What is turnaround/shutdown planning?
Turnarounds and planned shutdowns are critical periods for refineries and other process plants as they provide an opportunity to perform major maintenance, inspections, and upgrades necessary to ensure safe, reliable, and efficient operations. However, turnarounds and shutdowns can be complex, time-consuming, and expensive, and any delays or cost overruns can have significant consequences for the facility and its stakeholders.
One of the challenges associated with turnarounds and shutdowns is the need to coordinate and manage multiple teams, each with different tasks and responsibilities, to complete the work within the scheduled timeframe. This can be particularly challenging for large facilities with complex operations and multiple production units. It can also be difficult to balance the competing demands of maintenance, inspection, and upgrade work with the need to get the plant back up and running as quickly as possible.
The cost of turnarounds and shutdowns can also be significant, as they require significant resources and often involve contracting with third-party vendors and suppliers. In addition, unexpected issues or complications during the turnaround process can lead to cost overruns and delays, which can further increase the financial burden on the facility.
To address these challenges, refineries and process plants can use various strategies, such as implementing efficient planning and scheduling processes, leveraging data and analytics to identify potential issues before they arise, and investing in technology and automation to improve efficiency and reduce costs. Effective communication and collaboration between all teams involved in the turnaround process are also critical to ensuring a successful outcome.
Why conduct turnaround/shutdown planning in Newton™?

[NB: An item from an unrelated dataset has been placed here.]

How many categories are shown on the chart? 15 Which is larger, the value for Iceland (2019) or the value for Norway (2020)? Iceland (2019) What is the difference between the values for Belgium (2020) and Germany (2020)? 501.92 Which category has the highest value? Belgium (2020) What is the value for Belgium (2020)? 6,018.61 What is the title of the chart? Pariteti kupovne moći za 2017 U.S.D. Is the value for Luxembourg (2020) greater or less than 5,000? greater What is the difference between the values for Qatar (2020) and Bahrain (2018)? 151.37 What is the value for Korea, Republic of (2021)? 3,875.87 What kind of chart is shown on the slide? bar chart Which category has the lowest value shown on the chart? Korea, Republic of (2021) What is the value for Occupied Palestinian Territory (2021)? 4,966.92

Conducting turnaround planning in Newton™ with quantitative methodology and recommendations provides several benefits, including the following:
- Faster than traditional methods of turnaround planning
- Reduced cost from eliminated unnecessary turnaround scope
- Quantitative turnaround optimization results in a more accurate scope of work
- Improved performance between turnarounds because the right assets are targeted during the turnaround. Read more in Moving from Reactive to Proactive Strategies
How does Newton™ improve turnaround/shutdown planning?

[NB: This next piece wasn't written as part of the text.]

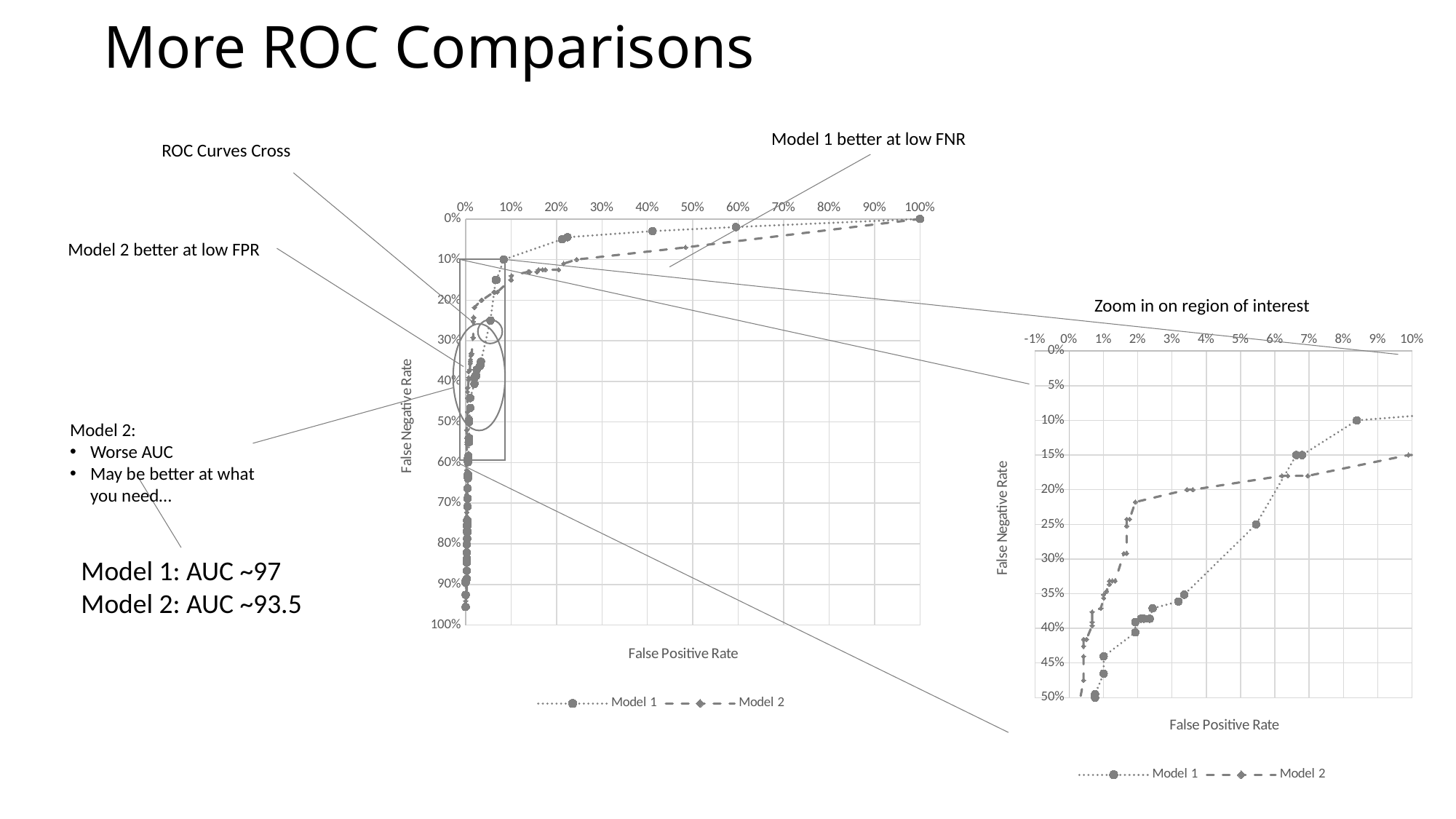
How many series does the legend of the main ROC chart list? 2 What is the x-axis title of the main ROC chart? False Positive Rate In the main ROC chart, is the False Negative Rate for Model 1 at a False Positive Rate of 40% greater or less than 10%? less What are the two series named in the legend of the zoomed chart on the right? Model 1 and Model 2 In the zoomed chart on the right, which model has the lower False Negative Rate at a False Positive Rate of 8%? Model 1 What kind of chart is the main ROC chart in the centre of the slide? Scatter (line) chart In the main ROC chart, is the False Negative Rate for Model 2 at a False Positive Rate of 60% greater or less than 10%? less In the zoomed chart on the right, is the False Negative Rate for Model 1 at a False Positive Rate of 2% greater or less than 30%? greater What is the highest value shown on the x axis of the zoomed chart on the right? 10% In the main ROC chart, does the False Negative Rate rise or fall as the False Positive Rate increases? Fall In the zoomed chart on the right, which model has the lower False Negative Rate at a False Positive Rate of 5%? Model 2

When conducting turnarounds or shutdowns, it makes sense to complete maintenance and repairs on a group of assets, thus eliminating outages outside of these synchronized maintenance windows. This sounds simple, but how do you know how often these turnarounds or shutdowns should occur, and what equipment should be included? These are very difficult questions to answer, and industrial facilities have entire groups dedicated to turnaround planning and optimization.
Using Newton™, a quantitative reliability software, leverages data, subject matter expertise (SME), and simulation to improve turnaround and shutdown planning. The initial step of the analysis involves establishing the asset register and developing a facility model to estimate the potential production losses that may arise due to equipment breakdown. To accomplish this, Newton employs asset risk analysis, covering both fixed and rotating equipment, and guides the user through the process of modeling each asset’s functionality, components, failure modes, and mechanisms. Using information from Computerized Maintenance Management Systems (CMMS), Inspection Data Management Systems (IDMS), process historians, and production loss tracking, Newton quantifies the failure modes, the probability of failure, and associated consequences into statistical distributions. This analysis is then combined with SME recommendations and simulation to predict failure dates. Once we understand the likely failure windows, turnaround optimization in Newton can be completed.
As part of this analysis, Newton combines predicted failure dates, risk tolerance thresholds, equipment redundancy, and future turnaround dates to create an optimized turnaround plan. This plan provides a more accurate scope of work, including the assets and tasks that should be prioritized in the next turnaround. With this plan, facilities can optimize the effort they need to spend on planning future turnarounds, ultimately reducing costs and improving production.